### EXTRACTED INFORMATION
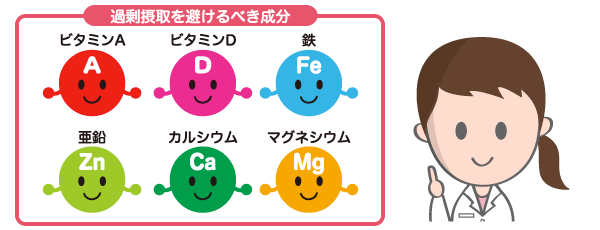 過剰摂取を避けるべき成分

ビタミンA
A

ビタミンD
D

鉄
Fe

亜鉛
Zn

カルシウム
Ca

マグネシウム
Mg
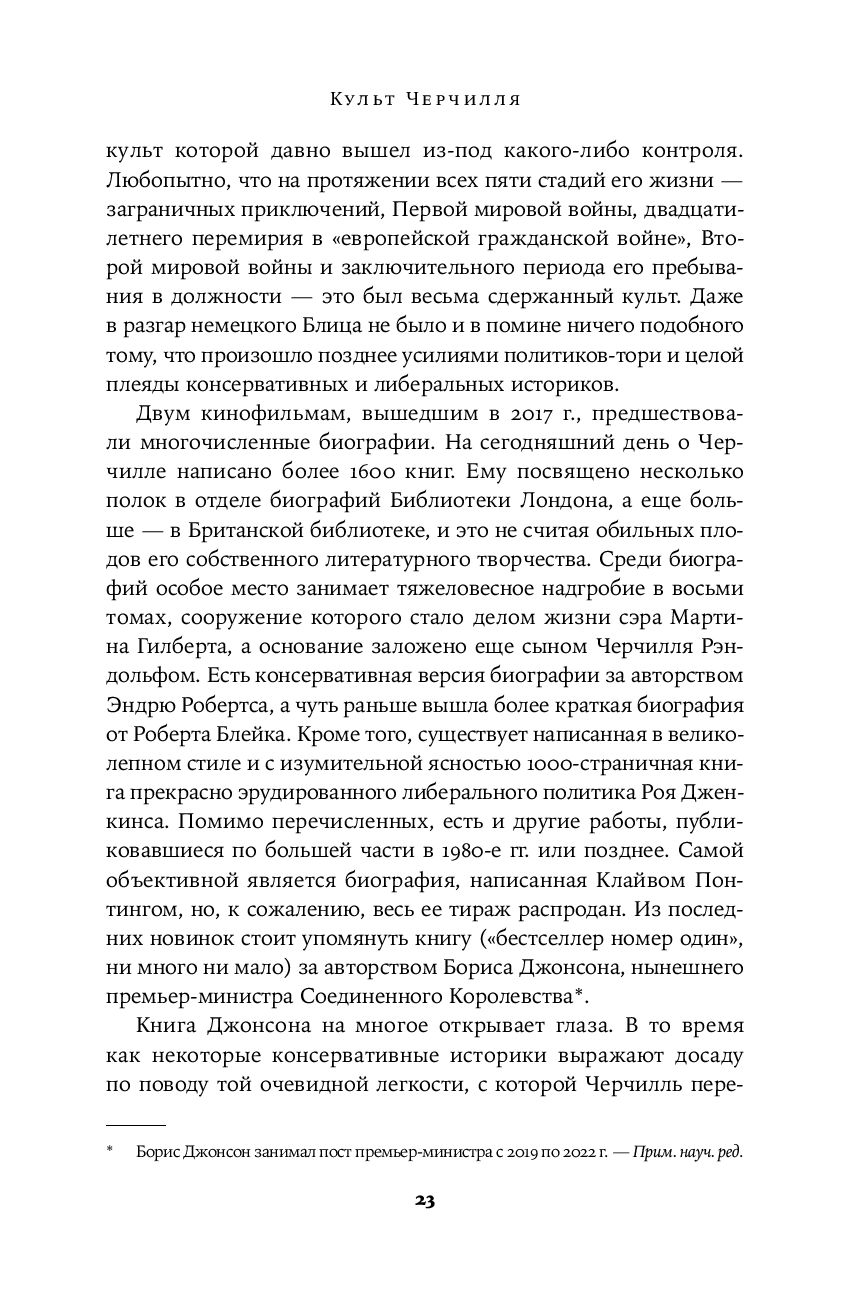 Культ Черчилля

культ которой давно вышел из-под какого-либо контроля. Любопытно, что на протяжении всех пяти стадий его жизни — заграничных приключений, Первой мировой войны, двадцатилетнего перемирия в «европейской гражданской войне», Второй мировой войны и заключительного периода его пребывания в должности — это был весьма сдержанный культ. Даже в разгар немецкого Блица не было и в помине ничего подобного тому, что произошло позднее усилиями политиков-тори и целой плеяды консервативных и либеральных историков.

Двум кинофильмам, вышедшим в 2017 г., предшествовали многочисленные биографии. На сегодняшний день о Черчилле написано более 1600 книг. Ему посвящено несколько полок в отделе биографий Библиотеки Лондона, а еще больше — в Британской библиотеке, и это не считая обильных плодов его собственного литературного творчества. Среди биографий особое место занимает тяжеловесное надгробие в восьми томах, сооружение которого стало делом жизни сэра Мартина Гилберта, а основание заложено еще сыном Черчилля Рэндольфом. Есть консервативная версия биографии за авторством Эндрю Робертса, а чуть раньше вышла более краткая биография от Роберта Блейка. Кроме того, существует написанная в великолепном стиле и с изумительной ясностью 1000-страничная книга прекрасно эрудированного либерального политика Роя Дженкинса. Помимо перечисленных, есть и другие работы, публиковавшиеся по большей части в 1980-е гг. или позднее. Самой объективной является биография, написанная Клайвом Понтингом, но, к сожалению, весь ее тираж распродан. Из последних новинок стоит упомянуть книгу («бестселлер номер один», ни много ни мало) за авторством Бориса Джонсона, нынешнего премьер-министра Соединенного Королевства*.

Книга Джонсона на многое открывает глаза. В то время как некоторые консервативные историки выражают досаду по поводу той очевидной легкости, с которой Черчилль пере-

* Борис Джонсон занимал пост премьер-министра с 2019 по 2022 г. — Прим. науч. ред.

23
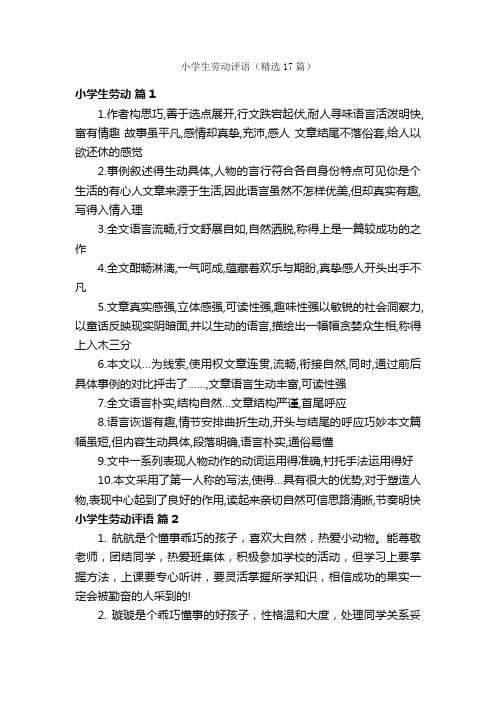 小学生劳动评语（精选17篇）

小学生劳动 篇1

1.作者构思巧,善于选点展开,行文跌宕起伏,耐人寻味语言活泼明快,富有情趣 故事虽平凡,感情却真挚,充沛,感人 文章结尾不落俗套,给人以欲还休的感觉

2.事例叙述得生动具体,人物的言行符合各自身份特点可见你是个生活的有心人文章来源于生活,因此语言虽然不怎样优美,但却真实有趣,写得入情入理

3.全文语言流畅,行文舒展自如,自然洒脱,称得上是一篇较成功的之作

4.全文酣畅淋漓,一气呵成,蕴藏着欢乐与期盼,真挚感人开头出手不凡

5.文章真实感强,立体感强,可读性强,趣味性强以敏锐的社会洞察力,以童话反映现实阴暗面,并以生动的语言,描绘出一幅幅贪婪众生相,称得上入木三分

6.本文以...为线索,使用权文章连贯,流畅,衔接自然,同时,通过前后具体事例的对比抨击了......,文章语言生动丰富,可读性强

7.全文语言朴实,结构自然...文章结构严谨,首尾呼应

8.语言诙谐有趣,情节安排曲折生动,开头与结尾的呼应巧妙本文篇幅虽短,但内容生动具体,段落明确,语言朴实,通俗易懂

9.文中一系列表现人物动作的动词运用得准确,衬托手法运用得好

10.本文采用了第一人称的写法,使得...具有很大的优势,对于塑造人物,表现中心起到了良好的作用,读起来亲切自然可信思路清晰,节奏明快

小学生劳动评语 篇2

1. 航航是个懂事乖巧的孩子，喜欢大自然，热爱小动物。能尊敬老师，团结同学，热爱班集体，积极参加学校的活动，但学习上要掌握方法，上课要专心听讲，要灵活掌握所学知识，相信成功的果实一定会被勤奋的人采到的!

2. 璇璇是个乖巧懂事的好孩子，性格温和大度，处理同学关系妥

--

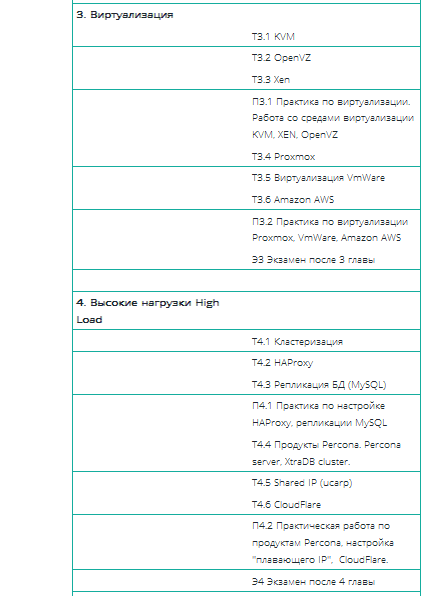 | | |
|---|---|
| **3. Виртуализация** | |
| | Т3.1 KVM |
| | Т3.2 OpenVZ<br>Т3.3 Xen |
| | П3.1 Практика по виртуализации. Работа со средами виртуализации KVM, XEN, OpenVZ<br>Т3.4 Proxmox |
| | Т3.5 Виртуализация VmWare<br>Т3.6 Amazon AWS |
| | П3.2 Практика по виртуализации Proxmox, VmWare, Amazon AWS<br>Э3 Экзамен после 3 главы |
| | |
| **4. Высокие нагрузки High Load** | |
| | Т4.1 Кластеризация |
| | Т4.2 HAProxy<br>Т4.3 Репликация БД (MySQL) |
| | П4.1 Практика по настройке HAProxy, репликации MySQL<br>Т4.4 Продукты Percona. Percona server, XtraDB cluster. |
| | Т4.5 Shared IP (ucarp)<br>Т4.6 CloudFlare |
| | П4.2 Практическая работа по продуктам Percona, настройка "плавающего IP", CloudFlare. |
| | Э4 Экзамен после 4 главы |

### REQUIREMENT
If a line in the material contains the word "Percona", copy that line.

### EXERCISE ANSWER
| | П4.1 Практика по настройке HAProxy, репликации MySQL<br>Т4.4 Продукты Percona. Percona server, XtraDB cluster. |
| | П4.2 Практическая работа по продуктам Percona, настройка "плавающего IP", CloudFlare. |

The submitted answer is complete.